(…) A verdadeira divindade do homem branco é o metal redondo e o papel forte a que ele chama dinheiro. Quando se fala a um Europeu do Deus do amor, ele faz uma careta e sorri. Sorri de tão ingénua maneira de pensar. Quando lhe estendem uma peça de metal redondo e brilhante ou um papel grande e forte, logo os seus olhos brilham e a saliva lhe assoma aos lábios. O dinheiro é o objecto do seu amor, o dinheiro é a sua divindade. Todos os homens brancos pensam nisso, até mesmo a dormir. Muitos há cujas mãos se tornam aduncas e semelhantes às patas da grande formiga dos bosques, à força de manejarem a todo o instante o metal e o papel. Muitos há cujos olhos se tornaram cegos à força de contarem o dinheiro. Muitos há que pelo dinheiro sacrificaram o riso, a honra, a consciência, a felicidade e até mesmo mulher e filhos. Quase todos eles sacrificam a saúde ao metal redondo e ao papel forte, isto é, ao dinheiro. Trazem-no dentro dos panos, dobrado e metido em duras peles.
(…)
É preciso notar que nas terras do homem branco é impossível viver sem dinheiro, uma só vez que seja, do nascer ao pôr do sol. Se não tiveres dinheiro nenhum, não poderás matar a fome nem mitigar a sede, não encontrarás esteira para a noite, serás lançado no fale pui pui [prisão] e falar-se á de ti em muitos e variados papéis [jornais]; tudo isto só por não teres dinheiro! Tens que pagar, isto é, tens que dar dinheiro pelo chão sobre o qual caminhas, pelo sítio onde se encontra a tua cabana, pela esteira onde passas a noite, pela luz que ilumina a tua cabana. Tens que pagar para teres direito a disparar sobre um pombo ou para banhares o teu corpo no rio. Sempre que queiras ir aos lugares onde os homens costumam folgar, onde eles cantam e dançam, ou sempre que queiras pedir um conselho ao teu irmão, terás que dar muito metal redondo e papel forte em troca. Por tudo tens que pagar. (…) Até para nasceres tens que pagar e quando morreres a tua aiga [família] tem que pagar pela tua morte, para poder depositar o teu corpo na terra e pela grande pedra que te põem sobre a tumba, em sinal de recordação.

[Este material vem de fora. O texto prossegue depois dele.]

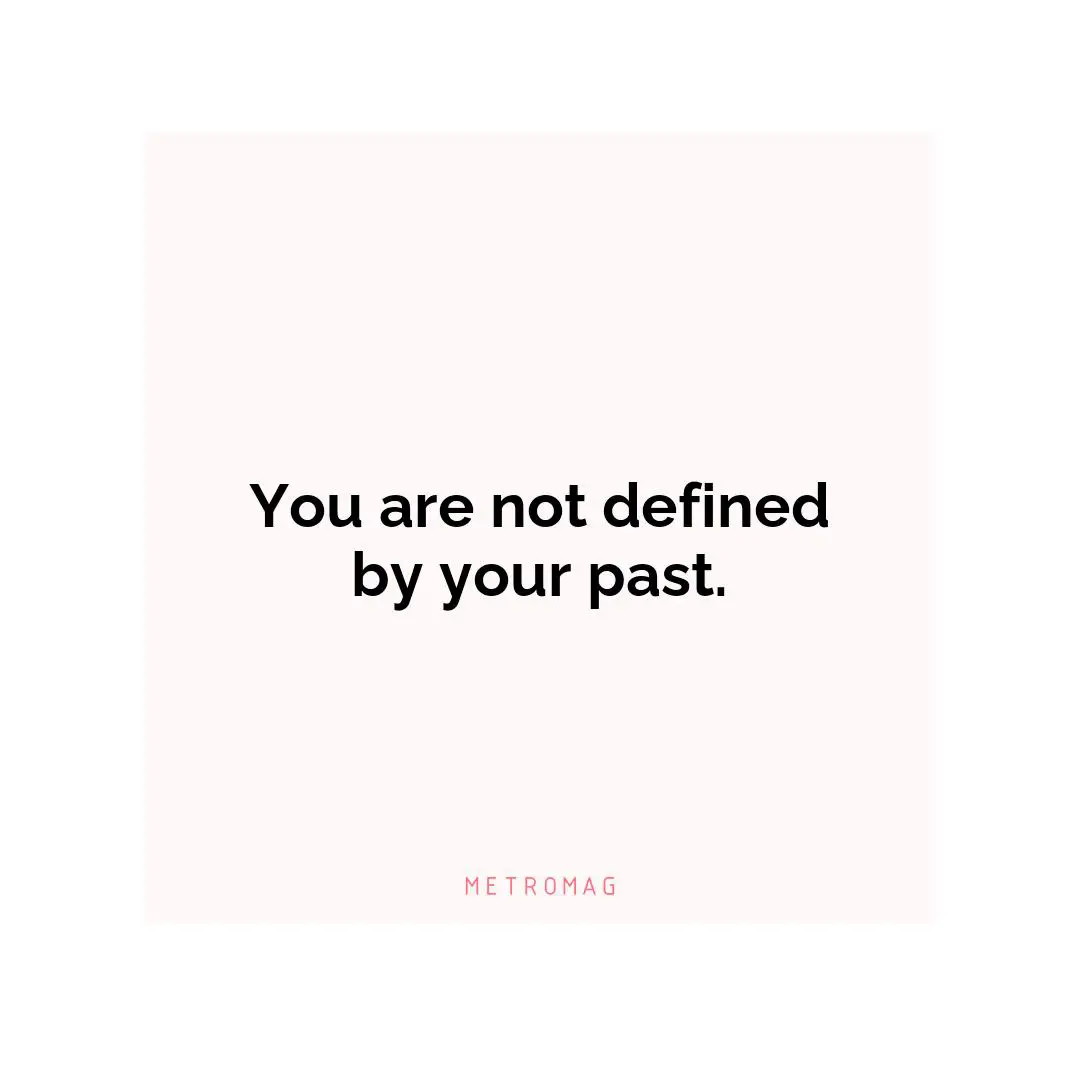 You are not defined by your past.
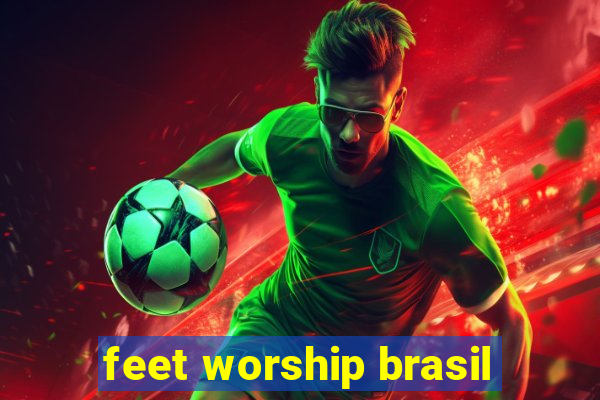 feet worship brasil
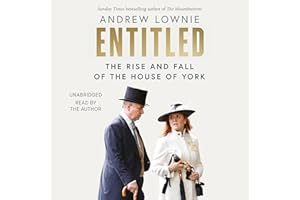 Entitled: The Rise and Fall of the House of York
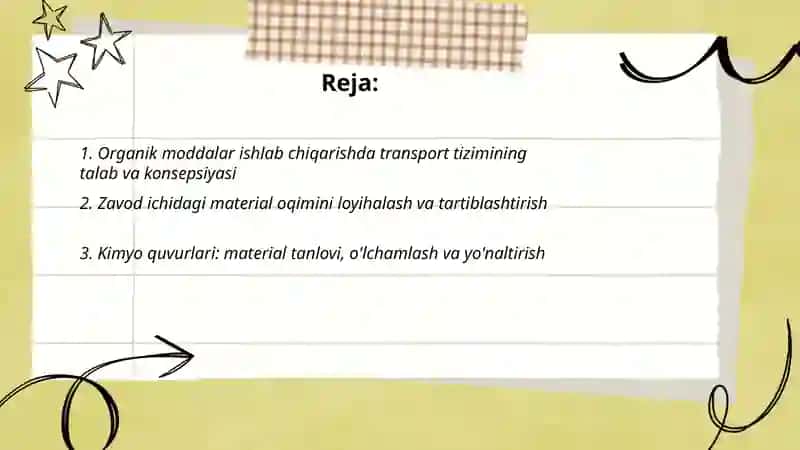 Organik moddalar ishlab chiqarishda transport tizimini loyihalash 2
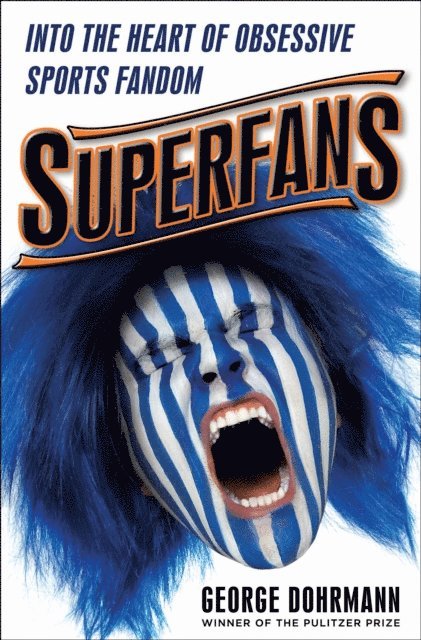 George Dohrmann - Superfans, E-bok. Tillgänglighet: Lägg i varukorg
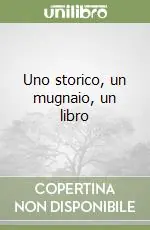 Uno storico, un mugnaio, un libro Affare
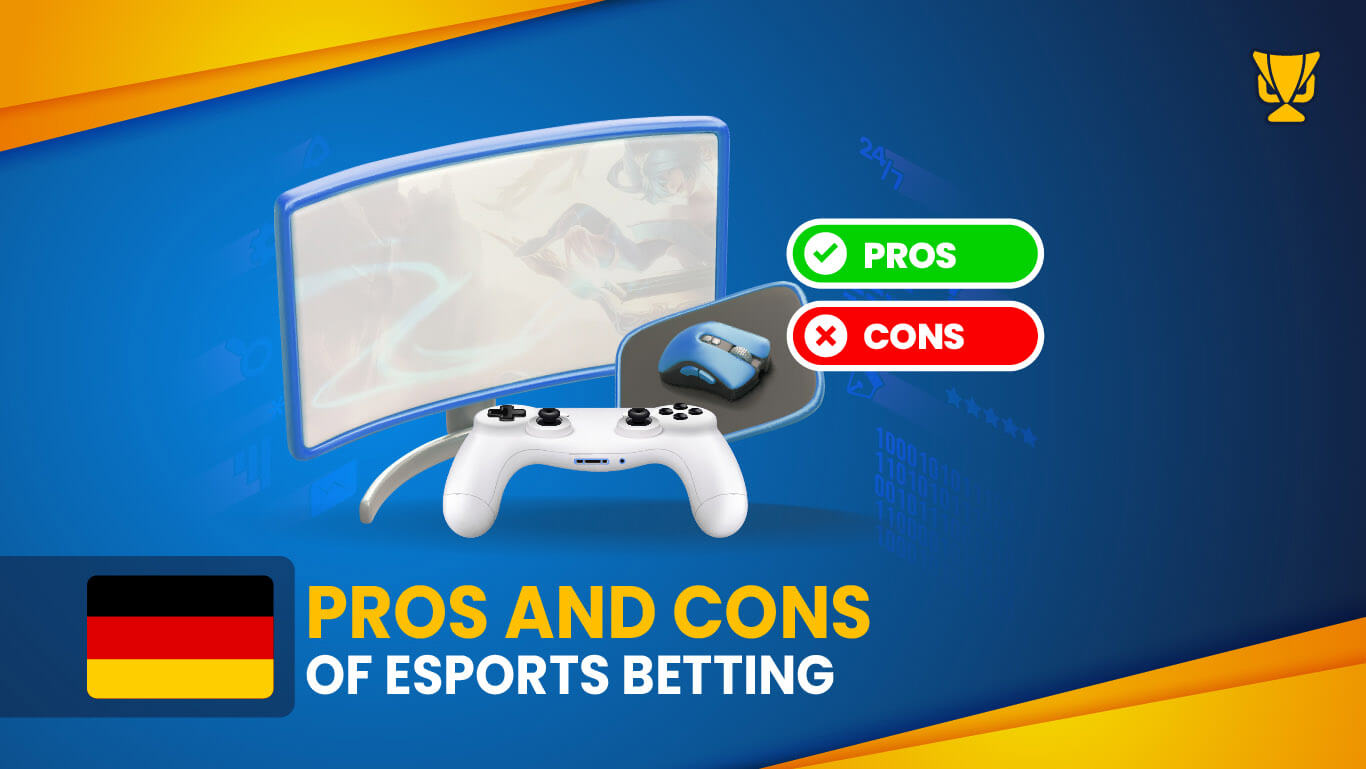 Pros and Cons of eSports betting in Germany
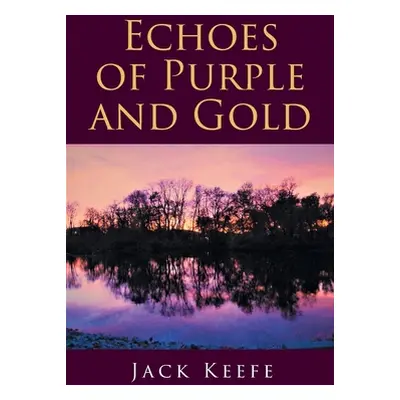 "Echoes of Purple and Gold" - "" ("Keefe Jack")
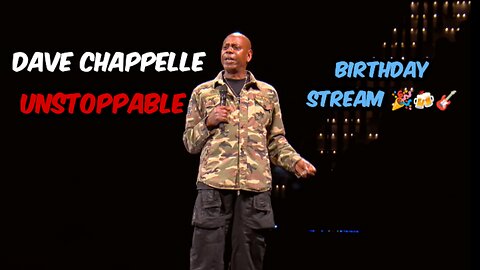 Dave Chappelle : Unstoppable | Birthday Stream 🎉🍻🎸🔥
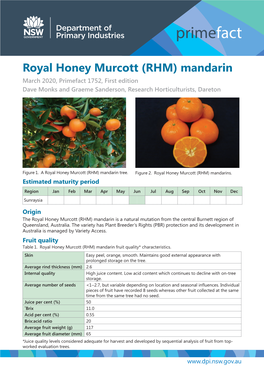 Royal Honey Murcott (RHM) Mandarin March 2020, Primefact 1752, First Edition Dave Monks and Graeme Sanderson, Research Horticulturists, Dareton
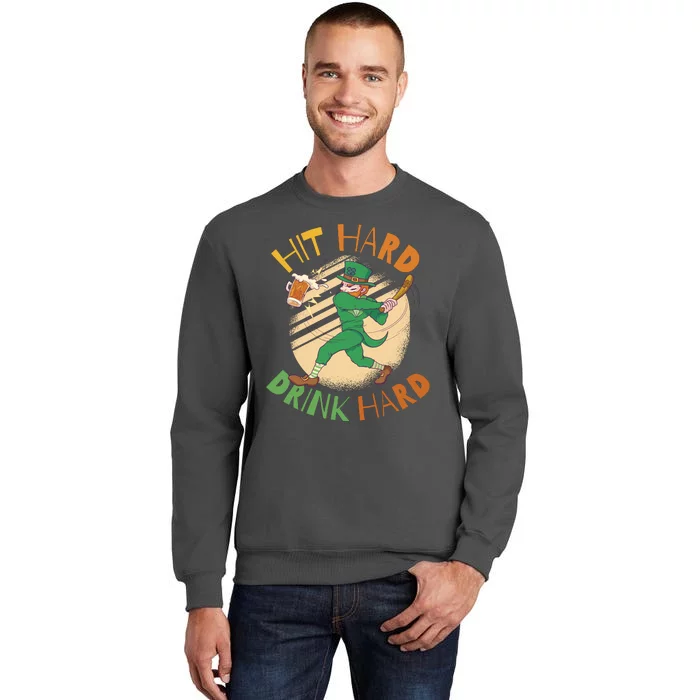 Hit Hard Drink Hard St Patrick's Day Tall Sweatshirt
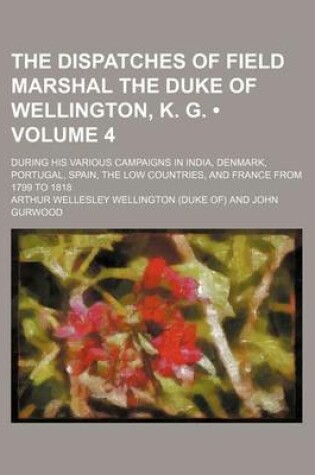 Cover of The Dispatches of Field Marshal the Duke of Wellington, K. G. (Volume 4); During His Various Campaigns in India, Denmark, Portugal, Spain, the Low Cou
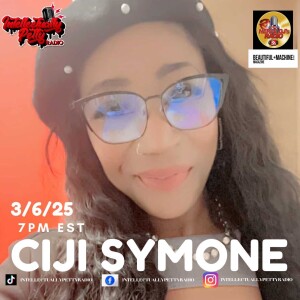 INTELLECTUALLY PETTY RADIO EPISODE 339 PRESENTS: CIJI SYMONE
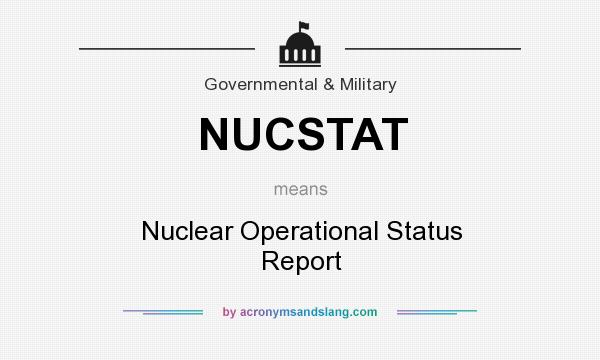 What does NUCSTAT mean? It stands for Nuclear Operational Status Report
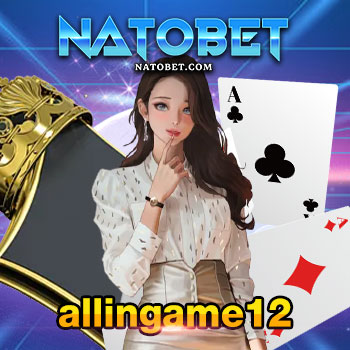 allingame12 รวมสล็อตทุกค่ายดัง จ่ายเงินเต็ม เล่นสล็อตเกมดัง ผ่านมือถือ พร้อมโอน | NATOBET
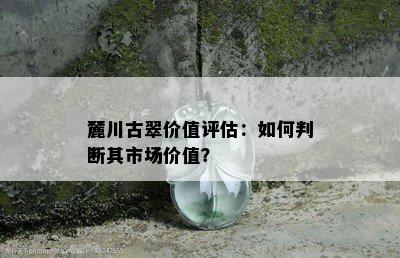 麓川古翠价值评估：如何判断其市场价值？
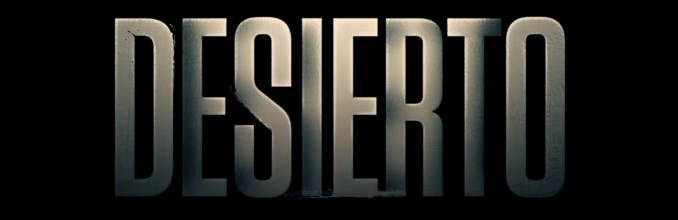 Desierto (2016) film trailer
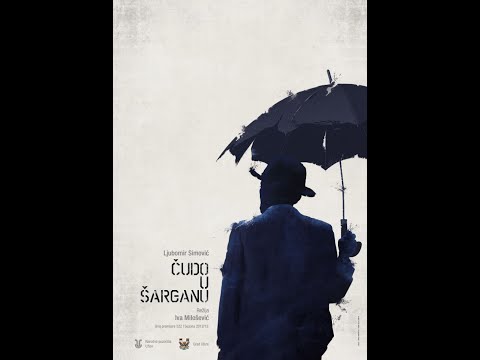 "Čudo u Šarganu" NPU 2012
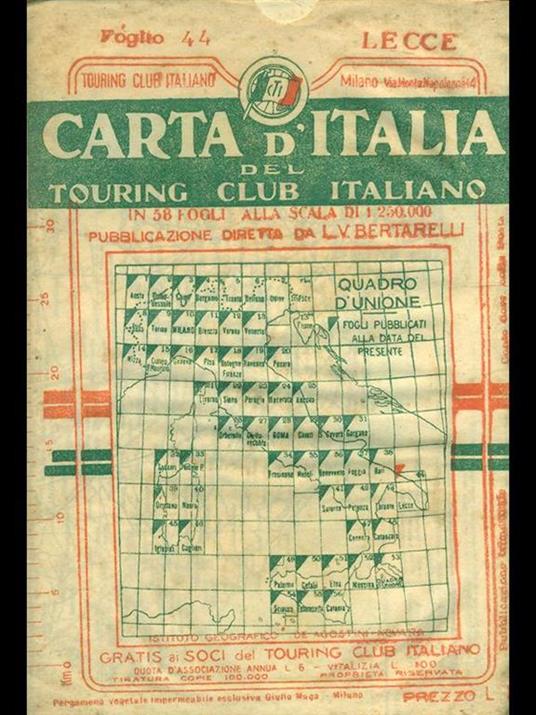 Carta d'Italia del Touring Club Italiano foglio n. 44: Lecce - Luigi V. Bertarelli - 2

Descobri uma única coisa pela qual se não pede ainda dinheiro na Europa, coisa que cada um pode fazer as vezes que quiser: respirar o ar. Julgo que terá ficado esquecido, mas não me admirava nada que, se as minhas palavras fossem ouvidas na Europa, não exigissem logo, por via disso, algum metal redondo e algum papel forte. Porque os Europeus estão sempre à cata de novos motivos para pedir dinheiro.
(…)
Todos nós, meus sábios irmãos, somos pobres. A nossa terra é a mais pobre à luz do sol. Não temos metal redondo e papel forte que cheguem para encher um baú. Segundo o modo de pensar do Papalagui [o Branco; o Senhor], somos uns pobres mendigos. E no entanto! quando vejo os vossos olhos e os comparo com os dos ricos aliis [amos], os deles parecem-me embaciados, mortiços e cansados, ao passo que os vossos irradiam, como a grande luz, alegria, força, vida e saúde. (…) Prezemos os nossos hábitos, que não permitem que um possua imenso e o outro nada, ou que um possua muito mais que o outro! E assim não nos tornaremos, em nosso coração, iguais ao Papalagui, que é capaz de se sentir feliz e contente mesmo quando, ao lado, o seu irmão está triste e infeliz.
Tuiavii de Tiavéa. (1989). O Papalagui. Lisboa: Antígona. pp. 41-49.*
* Esta obra contém os discursos do chefe de tribo Tuiavii de Tiavéa, da ilha de Upolu, na Samoa, destinados aos seus compatriotas e recolhidos pelo escritor alemão Erich Scheurmann (1878-1957), que viveu nesta comunidade por mais de um ano. O livro foi publicado pela primeira vez, na Alemanha, em 1920. Esta é uma tradução de Luiza Neto Jorge, a partir da versão francesa de Urs Dominique Sprenger.